Extrait du document

Les Assises de la santé mentale et de la psychiatrie doivent se tenir les 27 et 28 septembre 2021, sous l’égide de la Présidence.
Si cette initiative peut être saluée pour mettre au coeur des débats un des parents pauvres de la santé, elle risque d’être une frustration de plus pour un secteur sinistré par des années d’appauvrissement et de pénurie.
Alors que ces Assises ont pour ambition d’être « historiques » (1) et de réunir l’ensemble des acteurs de ce champ, il est étonnant de constater le nombre de problématiques invisibilisées alors même que des textes législatifs sont actuellement en cours d’élaboration. En tant qu’acteurs de la psychiatrie de proximité, nous attirons l’attention sur des omissions surprenantes.
Omise la réforme du financement de la psychiatrie qui impose à compter du 1er janvier 2022 la tarification à l’activité pour la totalité des établissements psychiatriques et pédopsychiatriques, alors même que la pandémie a révélé les effets délétères de ce mode de financement pour les services de médecine, chirurgie, obstétrique.

Données recueillies
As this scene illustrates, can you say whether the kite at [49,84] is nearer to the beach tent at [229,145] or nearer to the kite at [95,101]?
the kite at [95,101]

Consigne
Restituez mot pour mot le passage du texte sur les Assises de la santé mentale situé entre « Les Assises de » et « des omissions surprenantes. », ces deux bouts compris.

Corrigé
Les Assises de la santé mentale et de la psychiatrie doivent se tenir les 27 et 28 septembre 2021, sous l’égide de la Présidence.
Si cette initiative peut être saluée pour mettre au coeur des débats un des parents pauvres de la santé, elle risque d’être une frustration de plus pour un secteur sinistré par des années d’appauvrissement et de pénurie.
Alors que ces Assises ont pour ambition d’être « historiques » (1) et de réunir l’ensemble des acteurs de ce champ, il est étonnant de constater le nombre de problématiques invisibilisées alors même que des textes législatifs sont actuellement en cours d’élaboration. En tant qu’acteurs de la psychiatrie de proximité, nous attirons l’attention sur des omissions surprenantes.